▸ **EXERCISE BRIEF**
Rewrite the lines from the one containing "Rank the following" through the one containing "5. utility pole" as a numbered list, leaving out any blank lines.

--- BEGIN DATASET RECORDS ---

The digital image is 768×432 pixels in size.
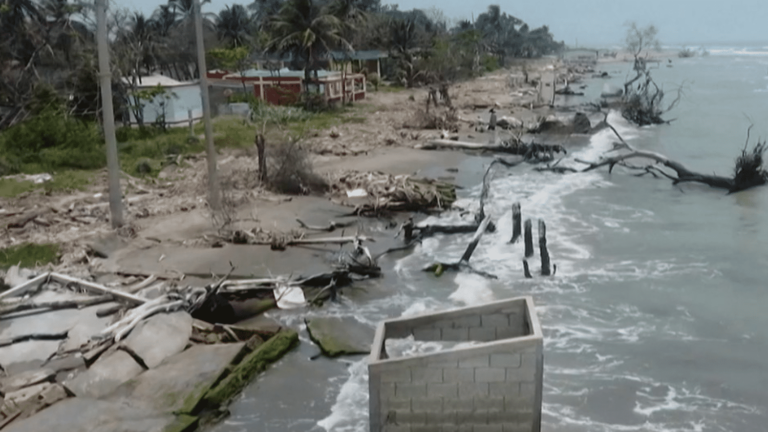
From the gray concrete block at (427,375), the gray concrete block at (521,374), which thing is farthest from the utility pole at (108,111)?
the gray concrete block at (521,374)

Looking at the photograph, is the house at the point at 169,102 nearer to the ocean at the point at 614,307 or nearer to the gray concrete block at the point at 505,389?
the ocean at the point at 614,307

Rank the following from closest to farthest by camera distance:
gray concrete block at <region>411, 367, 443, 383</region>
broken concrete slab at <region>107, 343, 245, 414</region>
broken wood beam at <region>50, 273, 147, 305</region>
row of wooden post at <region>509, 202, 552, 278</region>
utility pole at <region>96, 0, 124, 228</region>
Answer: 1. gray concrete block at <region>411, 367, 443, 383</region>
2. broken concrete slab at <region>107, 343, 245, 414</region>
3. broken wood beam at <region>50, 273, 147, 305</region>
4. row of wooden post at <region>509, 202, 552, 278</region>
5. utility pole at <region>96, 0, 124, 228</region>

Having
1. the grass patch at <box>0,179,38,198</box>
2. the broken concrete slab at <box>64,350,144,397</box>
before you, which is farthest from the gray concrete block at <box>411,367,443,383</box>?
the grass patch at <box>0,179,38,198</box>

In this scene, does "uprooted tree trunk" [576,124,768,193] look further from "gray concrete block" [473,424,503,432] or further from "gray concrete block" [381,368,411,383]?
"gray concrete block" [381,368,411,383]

--- END DATASET RECORDS ---
--- BEGIN DATASET RECORDS ---

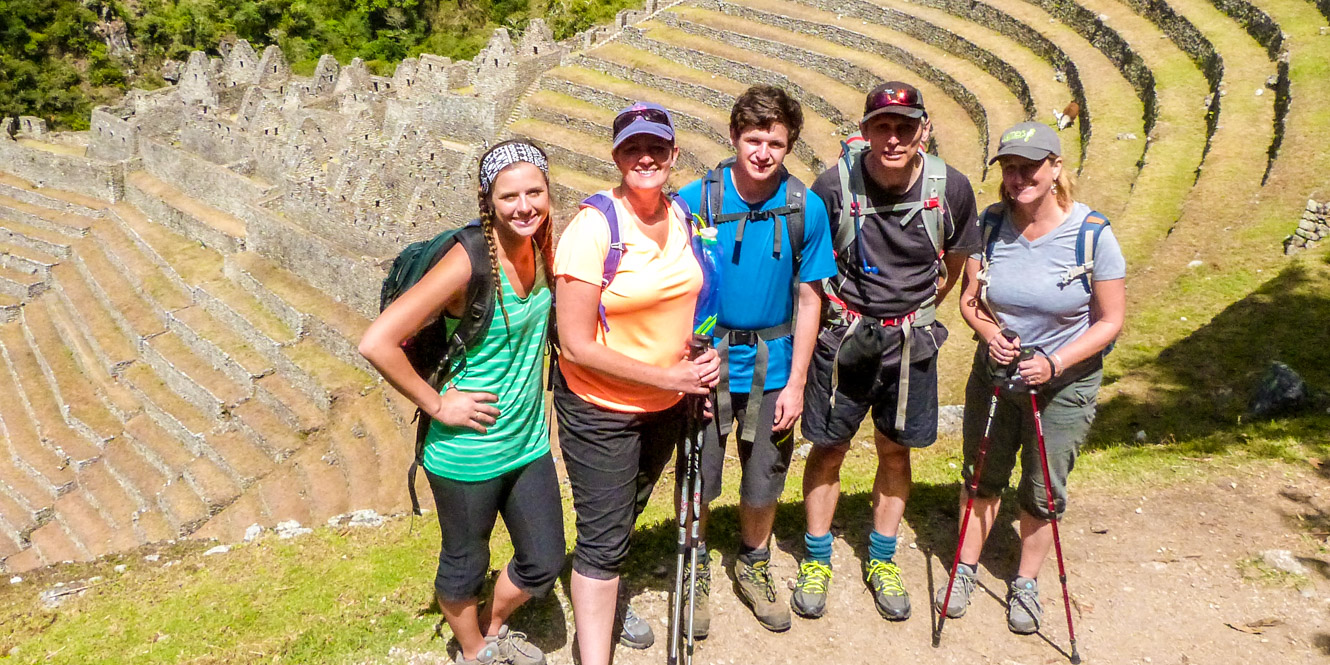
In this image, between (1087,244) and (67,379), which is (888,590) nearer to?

--- END DATASET RECORDS ---

▸ **EXERCISE OUTPUT**
1. Rank the following from closest to farthest by camera distance:
2. gray concrete block at <region>411, 367, 443, 383</region>
3. broken concrete slab at <region>107, 343, 245, 414</region>
4. broken wood beam at <region>50, 273, 147, 305</region>
5. row of wooden post at <region>509, 202, 552, 278</region>
6. utility pole at <region>96, 0, 124, 228</region>
7. Answer: 1. gray concrete block at <region>411, 367, 443, 383</region>
8. 2. broken concrete slab at <region>107, 343, 245, 414</region>
9. 3. broken wood beam at <region>50, 273, 147, 305</region>
10. 4. row of wooden post at <region>509, 202, 552, 278</region>
11. 5. utility pole at <region>96, 0, 124, 228</region>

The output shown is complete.